Soon it becomes clear that the Billy we see is no longer of this world. There’s a local burn-out, Ronnie, who Doggett tags as a suspect. Only as it turns out, Ronnie’s the only one who knows how impossible Billy’s re-appearance is. Her mother’s boyfriend, Cal, is the one who originally abducted—and murdered—Billy. Ronnie knows where Billy’s bones are, he knows the kid has got to be dead. And yet there the kid is, appearing suddenly in the passenger seat of his car, staring.
Scully puts forth the theory that Billy may be an alien abductee, a theory Doggett dismisses as quickly as he can. Scully pushes forward, knowing exactly how she sounds—“I’m not saying I can explain it,” she says. “But this is definitely not normal.” Watching Scully relate to Doggett in this context is interesting, but also brutal, in a way. She’s taking her first steps out of skepticism, but she’s got to keep herself grounded, both so that she can relate to her new partner and so that she can stay true to her own standards.
What’s hard is how little he gives her to work with—either because he’s distracted by the nature of the case, or because he’s really just not willing to give any ground on this X-Files business. As the paranormal evidence mounts, you see Scully working hard to temper her frustrations. She’s forced to keep pointing at the things that have just happened, to underscore them, no matter how ridiculous they seem. “Everything about this case is impossible,” she says, but then what? It’s hard to move an investigation forward when one person won’t believe, and the other believes but can’t figure out what to do next.
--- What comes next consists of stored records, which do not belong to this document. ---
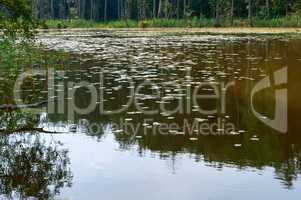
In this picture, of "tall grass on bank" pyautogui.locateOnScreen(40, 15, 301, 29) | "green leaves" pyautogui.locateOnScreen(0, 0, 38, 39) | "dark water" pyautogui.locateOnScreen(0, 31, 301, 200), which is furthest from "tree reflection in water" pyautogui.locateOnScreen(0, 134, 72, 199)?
"tall grass on bank" pyautogui.locateOnScreen(40, 15, 301, 29)

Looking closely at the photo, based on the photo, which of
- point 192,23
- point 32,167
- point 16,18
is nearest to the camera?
point 32,167

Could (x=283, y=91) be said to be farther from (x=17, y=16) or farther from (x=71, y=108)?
(x=17, y=16)

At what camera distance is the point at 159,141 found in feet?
44.1

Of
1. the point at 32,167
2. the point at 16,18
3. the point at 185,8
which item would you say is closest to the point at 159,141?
the point at 32,167

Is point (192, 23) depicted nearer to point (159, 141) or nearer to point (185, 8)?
point (185, 8)

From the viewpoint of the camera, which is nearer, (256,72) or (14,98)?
(14,98)

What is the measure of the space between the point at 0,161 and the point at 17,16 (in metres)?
5.33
Billy: turns out to be a ghost, I think, things get a little fuzzy at the end, and no word on what he was even doing with that bloody knife. His re-appearance spurs Ronnie to confess how he helped Cal; Scully and Doggett go tearing after the real bad guy; Billy appears and reappears and when they go to the place where he was, it’s his grave, and he is dead. Doggett is of course unhappy with the notion that this is justice “from beyond the grave.” Scully pats his arm and tries to point out that he did a good job, regardless of what he believes. It’s a nice thing for a partner to do, and maybe they’ll have a relationship yet. But until then, it’s two sharp angles, glaring inward.